Exercise data =
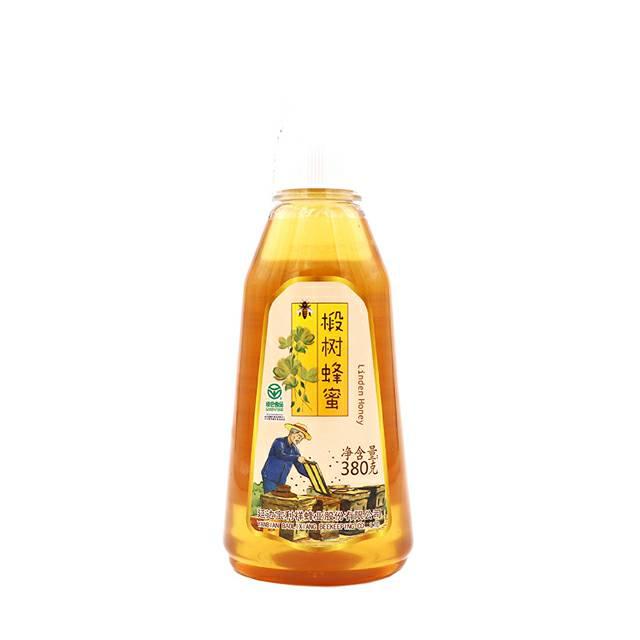 三蜜坊椴树蜂蜜
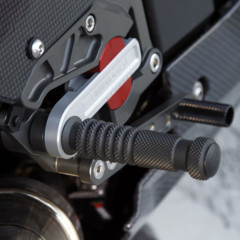 Foto 14 de 155 de la galería bmw-hp4-nueva-mega-galeria-y-video-en-accion-en-jerez en Motorpasion Moto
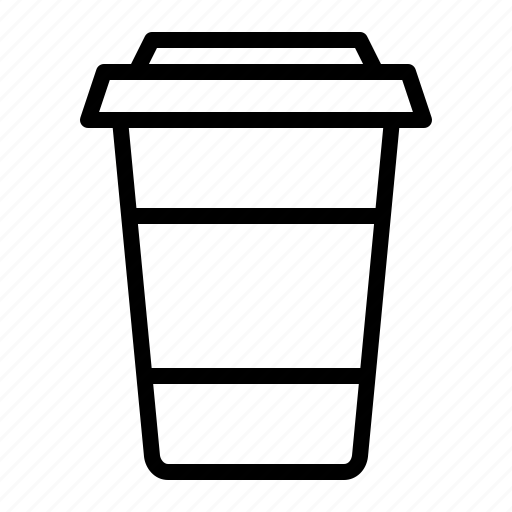 cafe, carton, coffee, cup, ios, recycle, takeaway icon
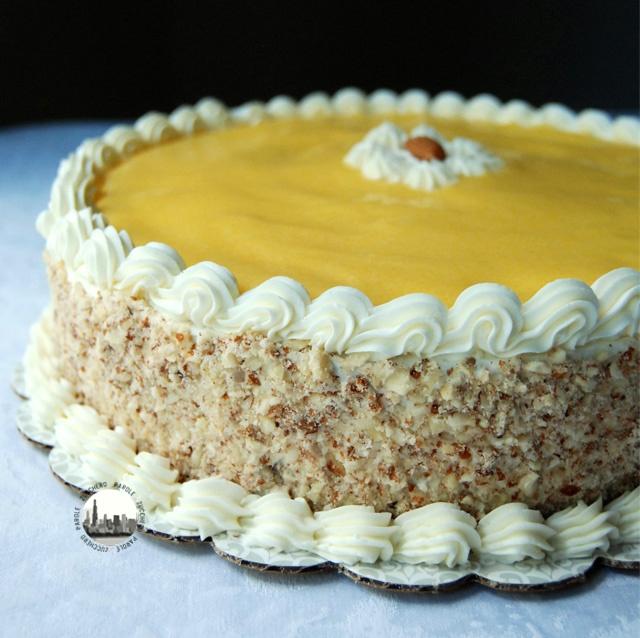 Tutorial come decorare una torta a strati con buttercream for Decorazioni torte uomo con panna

What is expected = A faithful copy is needed: reproduce all of the data above, leaving the pictures out.

Solved exercise =
 三蜜坊椴树蜂蜜
 Foto 14 de 155 de la galería bmw-hp4-nueva-mega-galeria-y-video-en-accion-en-jerez en Motorpasion Moto
 cafe, carton, coffee, cup, ios, recycle, takeaway icon
 Tutorial come decorare una torta a strati con buttercream for Decorazioni torte uomo con panna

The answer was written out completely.